= Cross-cultural capital =

Facet of human capital

In management and organizational studies disciplines, cross-cultural capital (CCC) is the aggregate set of knowledge, skills, abilities and psychological dispositions that gives individuals competitive advantage in interacting, working, and managing in culturally diverse environments. It is considered a facet of human capital.

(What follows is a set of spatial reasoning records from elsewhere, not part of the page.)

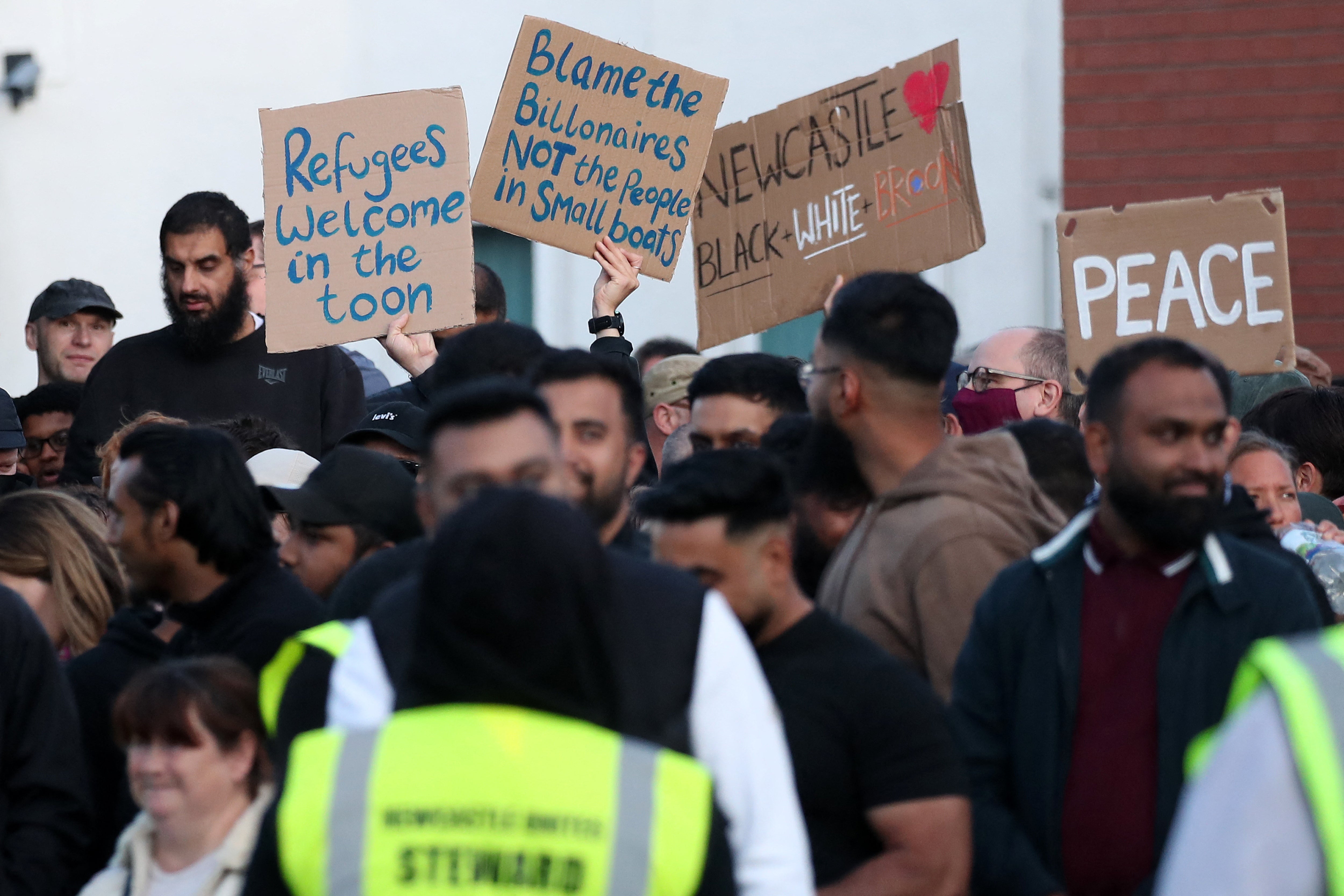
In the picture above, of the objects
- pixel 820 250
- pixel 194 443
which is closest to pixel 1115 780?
pixel 194 443

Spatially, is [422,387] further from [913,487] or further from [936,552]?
[936,552]

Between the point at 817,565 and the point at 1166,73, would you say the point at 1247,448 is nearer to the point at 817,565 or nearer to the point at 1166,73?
A: the point at 817,565

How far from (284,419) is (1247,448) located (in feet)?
9.74

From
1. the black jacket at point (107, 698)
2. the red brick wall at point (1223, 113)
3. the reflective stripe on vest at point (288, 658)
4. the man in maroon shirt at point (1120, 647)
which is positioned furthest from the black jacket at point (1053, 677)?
the red brick wall at point (1223, 113)

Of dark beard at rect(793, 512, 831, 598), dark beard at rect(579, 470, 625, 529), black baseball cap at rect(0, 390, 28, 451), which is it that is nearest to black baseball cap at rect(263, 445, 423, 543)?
dark beard at rect(579, 470, 625, 529)

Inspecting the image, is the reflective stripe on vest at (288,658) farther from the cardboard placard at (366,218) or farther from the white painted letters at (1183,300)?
the white painted letters at (1183,300)

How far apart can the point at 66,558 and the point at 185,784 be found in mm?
1237

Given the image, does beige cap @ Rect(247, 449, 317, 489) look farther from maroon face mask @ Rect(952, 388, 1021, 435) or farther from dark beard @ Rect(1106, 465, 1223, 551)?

Cross-cultural capital is conceived as a broad construct and it is composed of both dispositional (or, more trait-like) and experience-based elements (more statelike), including personality dispositions (e.g., openness to experience), values and beliefs (e.g., pro-diversity beliefs), cognitive style (cognitive flexibility) and acquired specific skills (e.g., mastery of several languages) as well as of relevant experiences (e.g., traveling, living and working in different countries; growing up in a multicultural environment). Some scholars include cultural intelligence (CQ) as one of the state-like components of cross-cultural capital. This corresponds to Ang and Van Dyne's nomological network of cultural intelligence model, where cultural intelligence is conceptualized as a more of state-like construct that mediates distal factors, which are typified as trait-like (e.g., personality traits) and intermediate constructs such as communication apprehension and anxiety, which, in turn, are postulated to affect a host of individual and interpersonal outcomes that can be broadly classified into performance and cultural adaptation.